5. The method of claim 1, wherein the training model comprises:

obtaining thermal image information of the first user and taking the thermal image information of the first user as an abscissa;

acquiring epidemic situation history information of the first user, and taking the epidemic situation history information of the first user as a vertical coordinate;

obtaining a logistic regression line according to the abscissa and the ordinate by adopting a logistic regression model, wherein the logistic regression line comprises a first position and a first angle, and the first position and the first angle are located in a coordinate system constructed by the abscissa and the ordinate; wherein one side of the logistic regression line represents a first output result and the other side of the logistic regression line represents a second output result, wherein the first output result and the second output result are different.

6. The method of claim 1, wherein the obtaining thermal image information of the first user comprises:

obtaining initial thermal image information of the first user according to the security check equipment;

obtaining real-time air humidity information;

obtaining a first error coefficient according to the real-time air humidity information;

obtaining thermal image information for the first user based on the first error coefficient and the initial thermal image information.

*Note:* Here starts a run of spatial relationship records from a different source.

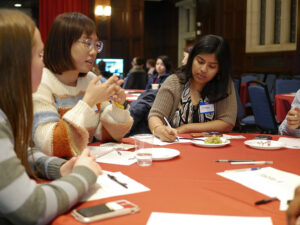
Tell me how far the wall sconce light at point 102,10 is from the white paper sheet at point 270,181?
9298 millimetres

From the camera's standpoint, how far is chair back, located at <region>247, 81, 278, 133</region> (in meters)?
3.76

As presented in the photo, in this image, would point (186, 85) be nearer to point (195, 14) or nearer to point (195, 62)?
point (195, 62)

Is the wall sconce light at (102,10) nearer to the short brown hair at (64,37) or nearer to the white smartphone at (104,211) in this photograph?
the short brown hair at (64,37)

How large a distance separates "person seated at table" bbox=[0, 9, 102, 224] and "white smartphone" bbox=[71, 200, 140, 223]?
5cm

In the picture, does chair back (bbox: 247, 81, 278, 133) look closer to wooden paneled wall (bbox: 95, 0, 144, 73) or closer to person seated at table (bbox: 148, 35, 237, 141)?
person seated at table (bbox: 148, 35, 237, 141)

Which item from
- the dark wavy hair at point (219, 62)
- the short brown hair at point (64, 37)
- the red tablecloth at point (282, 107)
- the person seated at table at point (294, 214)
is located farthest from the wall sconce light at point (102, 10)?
the person seated at table at point (294, 214)

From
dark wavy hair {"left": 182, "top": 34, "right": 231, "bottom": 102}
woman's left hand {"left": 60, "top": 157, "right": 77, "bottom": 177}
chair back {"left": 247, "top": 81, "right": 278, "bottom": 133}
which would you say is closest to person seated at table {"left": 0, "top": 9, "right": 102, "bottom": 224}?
woman's left hand {"left": 60, "top": 157, "right": 77, "bottom": 177}

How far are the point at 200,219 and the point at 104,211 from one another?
25 cm

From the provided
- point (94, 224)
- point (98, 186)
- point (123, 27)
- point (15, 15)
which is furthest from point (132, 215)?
point (123, 27)

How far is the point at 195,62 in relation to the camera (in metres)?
2.45

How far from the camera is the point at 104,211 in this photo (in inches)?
36.2

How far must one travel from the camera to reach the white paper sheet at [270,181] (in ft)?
3.53

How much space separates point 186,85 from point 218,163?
3.88ft

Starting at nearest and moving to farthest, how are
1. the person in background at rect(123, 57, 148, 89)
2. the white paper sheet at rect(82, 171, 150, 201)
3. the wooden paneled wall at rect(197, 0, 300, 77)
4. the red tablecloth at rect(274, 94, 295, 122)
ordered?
the white paper sheet at rect(82, 171, 150, 201) < the red tablecloth at rect(274, 94, 295, 122) < the person in background at rect(123, 57, 148, 89) < the wooden paneled wall at rect(197, 0, 300, 77)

7. The method of claim 6, wherein said obtaining a first error coefficient based on said real-time air humidity information comprises:

y＝α+βx

wherein y is the first error coefficient;

x is the real-time air humidity information;

α and β are constants, respectively.

8. A smart city management system based on the Internet of things, wherein the system comprises:

a first obtaining unit for obtaining thermal image information of a first user;

a second obtaining unit, configured to obtain identity information of the first user;

a third obtaining unit, configured to obtain epidemic situation history information of the first user according to the identity information of the first user;

the first input unit is used for inputting the thermal image information of the first user and the epidemic situation history information of the first user into a training model, wherein the training model is obtained by training a plurality of groups of training data, and each group of training data in the plurality of groups comprises: the thermal image information of the first user, the epidemic situation history information of the first user and the identification information used for identifying that the first user is an epidemic situation high-risk person;

and the fourth obtaining unit is used for obtaining the output information of the training model, wherein the output information comprises a first output result and a second output result, the first output result is the result that the first user is the epidemic situation high-risk personnel, and the second output result is the result that the first user is the non-epidemic situation high-risk personnel.

A fifth obtaining unit, configured to obtain geographic location information of the first user;

the first determining unit is used for determining whether first early warning information is obtained or not according to the geographical position information of the first user and the output information, and the first early warning information is used for reminding the first user of being epidemic situation high-risk personnel.

9. An internet of things based smart city management system comprising a memory, a processor and a computer program stored on the memory and executable on the processor, wherein the processor executes the program to implement the steps of the method of any one of claims 1 to 7.